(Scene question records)
==================================================
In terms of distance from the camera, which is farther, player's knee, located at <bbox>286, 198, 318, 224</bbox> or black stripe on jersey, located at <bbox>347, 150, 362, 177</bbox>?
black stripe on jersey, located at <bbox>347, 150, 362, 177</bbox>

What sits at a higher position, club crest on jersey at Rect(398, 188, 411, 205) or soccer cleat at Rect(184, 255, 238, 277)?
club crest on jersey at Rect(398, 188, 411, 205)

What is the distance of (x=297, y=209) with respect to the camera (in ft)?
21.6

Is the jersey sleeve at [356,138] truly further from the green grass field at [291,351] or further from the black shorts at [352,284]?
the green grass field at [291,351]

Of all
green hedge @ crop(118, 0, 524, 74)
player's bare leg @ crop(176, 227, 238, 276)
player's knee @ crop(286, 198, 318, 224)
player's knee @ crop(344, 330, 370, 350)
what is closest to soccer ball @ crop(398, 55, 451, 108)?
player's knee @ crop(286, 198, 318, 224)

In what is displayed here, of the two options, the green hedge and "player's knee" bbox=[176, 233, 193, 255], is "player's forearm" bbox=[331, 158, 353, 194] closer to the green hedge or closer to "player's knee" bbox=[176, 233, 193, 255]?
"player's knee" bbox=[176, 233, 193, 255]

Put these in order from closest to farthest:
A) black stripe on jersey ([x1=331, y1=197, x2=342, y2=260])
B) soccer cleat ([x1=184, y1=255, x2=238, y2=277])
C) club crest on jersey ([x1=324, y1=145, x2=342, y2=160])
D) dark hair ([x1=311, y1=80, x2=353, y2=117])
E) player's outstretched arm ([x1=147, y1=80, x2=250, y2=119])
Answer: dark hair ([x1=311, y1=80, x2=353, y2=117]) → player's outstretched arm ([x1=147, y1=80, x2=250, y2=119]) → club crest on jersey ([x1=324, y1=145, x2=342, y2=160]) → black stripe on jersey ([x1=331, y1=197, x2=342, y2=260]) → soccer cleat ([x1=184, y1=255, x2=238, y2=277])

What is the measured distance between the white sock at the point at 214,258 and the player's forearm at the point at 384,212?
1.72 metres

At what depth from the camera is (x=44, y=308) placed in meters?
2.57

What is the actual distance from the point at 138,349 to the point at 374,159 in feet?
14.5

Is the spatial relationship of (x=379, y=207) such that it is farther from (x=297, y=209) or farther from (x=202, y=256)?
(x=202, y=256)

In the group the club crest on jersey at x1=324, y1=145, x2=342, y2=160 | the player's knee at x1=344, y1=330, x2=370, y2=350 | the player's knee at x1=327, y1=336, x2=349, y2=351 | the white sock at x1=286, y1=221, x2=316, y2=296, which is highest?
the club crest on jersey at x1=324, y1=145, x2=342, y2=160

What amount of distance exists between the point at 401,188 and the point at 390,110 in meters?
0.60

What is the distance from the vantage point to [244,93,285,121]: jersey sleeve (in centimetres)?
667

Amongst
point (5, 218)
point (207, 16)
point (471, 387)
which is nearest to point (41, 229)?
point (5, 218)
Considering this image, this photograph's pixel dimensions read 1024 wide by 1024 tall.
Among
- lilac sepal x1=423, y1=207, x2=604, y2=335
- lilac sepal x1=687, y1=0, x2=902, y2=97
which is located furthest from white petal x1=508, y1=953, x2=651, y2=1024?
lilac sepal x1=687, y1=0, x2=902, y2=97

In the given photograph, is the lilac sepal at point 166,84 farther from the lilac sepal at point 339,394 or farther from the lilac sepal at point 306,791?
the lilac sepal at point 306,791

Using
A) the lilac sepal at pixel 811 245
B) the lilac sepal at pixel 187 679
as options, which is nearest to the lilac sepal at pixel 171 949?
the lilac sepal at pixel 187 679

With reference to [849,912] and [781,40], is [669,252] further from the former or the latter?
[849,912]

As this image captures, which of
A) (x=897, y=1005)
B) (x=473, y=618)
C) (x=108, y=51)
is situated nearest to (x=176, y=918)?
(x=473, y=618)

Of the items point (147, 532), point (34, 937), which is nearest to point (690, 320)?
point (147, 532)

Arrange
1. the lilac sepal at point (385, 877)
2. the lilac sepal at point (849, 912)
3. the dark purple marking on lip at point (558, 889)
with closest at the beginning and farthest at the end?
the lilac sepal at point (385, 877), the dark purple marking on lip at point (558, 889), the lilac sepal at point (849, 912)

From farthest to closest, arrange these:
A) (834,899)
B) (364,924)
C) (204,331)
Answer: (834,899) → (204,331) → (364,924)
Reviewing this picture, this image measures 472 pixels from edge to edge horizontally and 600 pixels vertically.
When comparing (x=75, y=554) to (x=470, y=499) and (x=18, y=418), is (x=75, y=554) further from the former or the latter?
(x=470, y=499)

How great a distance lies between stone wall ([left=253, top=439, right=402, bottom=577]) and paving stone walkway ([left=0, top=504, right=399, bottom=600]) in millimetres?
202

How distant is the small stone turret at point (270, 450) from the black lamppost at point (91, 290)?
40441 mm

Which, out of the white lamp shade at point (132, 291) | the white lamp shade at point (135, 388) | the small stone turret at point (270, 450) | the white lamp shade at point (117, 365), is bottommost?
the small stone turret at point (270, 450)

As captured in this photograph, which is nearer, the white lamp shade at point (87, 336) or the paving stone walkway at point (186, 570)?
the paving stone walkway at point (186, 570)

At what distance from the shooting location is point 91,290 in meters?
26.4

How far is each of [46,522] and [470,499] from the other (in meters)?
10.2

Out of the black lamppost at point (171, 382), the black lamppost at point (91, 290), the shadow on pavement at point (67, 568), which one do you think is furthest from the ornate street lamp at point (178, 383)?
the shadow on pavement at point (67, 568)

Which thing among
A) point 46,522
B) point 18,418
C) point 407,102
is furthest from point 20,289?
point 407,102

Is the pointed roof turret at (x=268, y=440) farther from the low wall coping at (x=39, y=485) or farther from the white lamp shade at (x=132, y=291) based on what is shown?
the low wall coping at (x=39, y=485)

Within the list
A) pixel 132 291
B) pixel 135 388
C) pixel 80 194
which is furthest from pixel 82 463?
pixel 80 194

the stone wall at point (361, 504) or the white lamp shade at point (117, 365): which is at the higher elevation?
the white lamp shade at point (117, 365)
==================================================
▸ **Problem to work on**
Extract the data in full. Keep it word for word.

▸ **Exercise result**
In terms of distance from the camera, which is farther, player's knee, located at <bbox>286, 198, 318, 224</bbox> or black stripe on jersey, located at <bbox>347, 150, 362, 177</bbox>?
black stripe on jersey, located at <bbox>347, 150, 362, 177</bbox>

What sits at a higher position, club crest on jersey at Rect(398, 188, 411, 205) or soccer cleat at Rect(184, 255, 238, 277)?
club crest on jersey at Rect(398, 188, 411, 205)

What is the distance of (x=297, y=209) with respect to the camera (in ft)?
21.6

Is the jersey sleeve at [356,138] truly further from the green grass field at [291,351] or further from the black shorts at [352,284]?
the green grass field at [291,351]

Of all
green hedge @ crop(118, 0, 524, 74)
player's bare leg @ crop(176, 227, 238, 276)
player's knee @ crop(286, 198, 318, 224)
player's knee @ crop(344, 330, 370, 350)
what is closest to soccer ball @ crop(398, 55, 451, 108)?
player's knee @ crop(286, 198, 318, 224)

In what is displayed here, of the two options, the green hedge and "player's knee" bbox=[176, 233, 193, 255], is "player's forearm" bbox=[331, 158, 353, 194] closer to the green hedge or closer to "player's knee" bbox=[176, 233, 193, 255]?
"player's knee" bbox=[176, 233, 193, 255]

Put these in order from closest to farthest:
A) black stripe on jersey ([x1=331, y1=197, x2=342, y2=260])
B) soccer cleat ([x1=184, y1=255, x2=238, y2=277])
C) club crest on jersey ([x1=324, y1=145, x2=342, y2=160])
D) dark hair ([x1=311, y1=80, x2=353, y2=117])
E) player's outstretched arm ([x1=147, y1=80, x2=250, y2=119])
Answer: dark hair ([x1=311, y1=80, x2=353, y2=117]) → player's outstretched arm ([x1=147, y1=80, x2=250, y2=119]) → club crest on jersey ([x1=324, y1=145, x2=342, y2=160]) → black stripe on jersey ([x1=331, y1=197, x2=342, y2=260]) → soccer cleat ([x1=184, y1=255, x2=238, y2=277])

What is the measured distance between the white sock at the point at 214,258 and the player's forearm at the point at 384,212?
1.72 metres

At what depth from the camera is (x=44, y=308) placed in meters?
2.57

What is the actual distance from the point at 138,349 to the point at 374,159 in feet?
14.5

Is the spatial relationship of (x=379, y=207) such that it is farther from (x=297, y=209) or farther from (x=202, y=256)?
(x=202, y=256)

In the group the club crest on jersey at x1=324, y1=145, x2=342, y2=160 | the player's knee at x1=344, y1=330, x2=370, y2=350 | the player's knee at x1=327, y1=336, x2=349, y2=351 | the white sock at x1=286, y1=221, x2=316, y2=296, which is highest?
the club crest on jersey at x1=324, y1=145, x2=342, y2=160

What amount of distance exists between the point at 401,188 and the point at 390,110 in meters?
0.60

What is the distance from the vantage point to [244,93,285,121]: jersey sleeve (in centimetres)?
667

Amongst
point (5, 218)
point (207, 16)
point (471, 387)
which is nearest to point (41, 229)?
point (5, 218)
Considering this image, this photograph's pixel dimensions read 1024 wide by 1024 tall.
Among
- lilac sepal x1=423, y1=207, x2=604, y2=335
- lilac sepal x1=687, y1=0, x2=902, y2=97
which is located furthest from white petal x1=508, y1=953, x2=651, y2=1024?
lilac sepal x1=687, y1=0, x2=902, y2=97

In the given photograph, is the lilac sepal at point 166,84 farther from the lilac sepal at point 339,394 or farther from the lilac sepal at point 306,791?
the lilac sepal at point 306,791

Using
A) the lilac sepal at pixel 811 245
B) the lilac sepal at pixel 187 679
as options, which is nearest to the lilac sepal at pixel 171 949?
the lilac sepal at pixel 187 679

With reference to [849,912] and [781,40], is [669,252] further from the former or the latter?
[849,912]

As this image captures, which of
A) (x=897, y=1005)
B) (x=473, y=618)
C) (x=108, y=51)
is situated nearest to (x=176, y=918)?
(x=473, y=618)

Of the items point (147, 532), point (34, 937), which is nearest to point (690, 320)?
point (147, 532)

Arrange
1. the lilac sepal at point (385, 877)
2. the lilac sepal at point (849, 912)
3. the dark purple marking on lip at point (558, 889)
with closest at the beginning and farthest at the end?
the lilac sepal at point (385, 877), the dark purple marking on lip at point (558, 889), the lilac sepal at point (849, 912)

From farthest to closest, arrange these:
A) (834,899)
B) (364,924)
C) (204,331)
Answer: (834,899) → (204,331) → (364,924)
Reviewing this picture, this image measures 472 pixels from edge to edge horizontally and 600 pixels vertically.
When comparing (x=75, y=554) to (x=470, y=499) and (x=18, y=418), is (x=75, y=554) further from the former or the latter?
(x=470, y=499)

How great a distance lies between stone wall ([left=253, top=439, right=402, bottom=577]) and paving stone walkway ([left=0, top=504, right=399, bottom=600]) in millimetres?
202

How distant is the small stone turret at point (270, 450) from the black lamppost at point (91, 290)?
40441 mm

Which, out of the white lamp shade at point (132, 291) | the white lamp shade at point (135, 388) | the small stone turret at point (270, 450) | the white lamp shade at point (117, 365), is bottommost?
the small stone turret at point (270, 450)

As captured in this photograph, which is nearer, the white lamp shade at point (87, 336) or the paving stone walkway at point (186, 570)?
the paving stone walkway at point (186, 570)

At what distance from the shooting location is point 91,290 in meters?
26.4

How far is each of [46,522] and [470,499] from the other (in meters)?
10.2

Out of the black lamppost at point (171, 382), the black lamppost at point (91, 290), the shadow on pavement at point (67, 568), which one do you think is furthest from the ornate street lamp at point (178, 383)?
the shadow on pavement at point (67, 568)

Which thing among
A) point 46,522
B) point 18,418
C) point 407,102
is furthest from point 20,289?
point 407,102

Is the pointed roof turret at (x=268, y=440) farther from the low wall coping at (x=39, y=485) or farther from the white lamp shade at (x=132, y=291) based on what is shown?
the low wall coping at (x=39, y=485)

Within the list
A) pixel 132 291
B) pixel 135 388
C) pixel 80 194
which is furthest from pixel 82 463?
pixel 80 194

the stone wall at point (361, 504) or the white lamp shade at point (117, 365): which is at the higher elevation?
the white lamp shade at point (117, 365)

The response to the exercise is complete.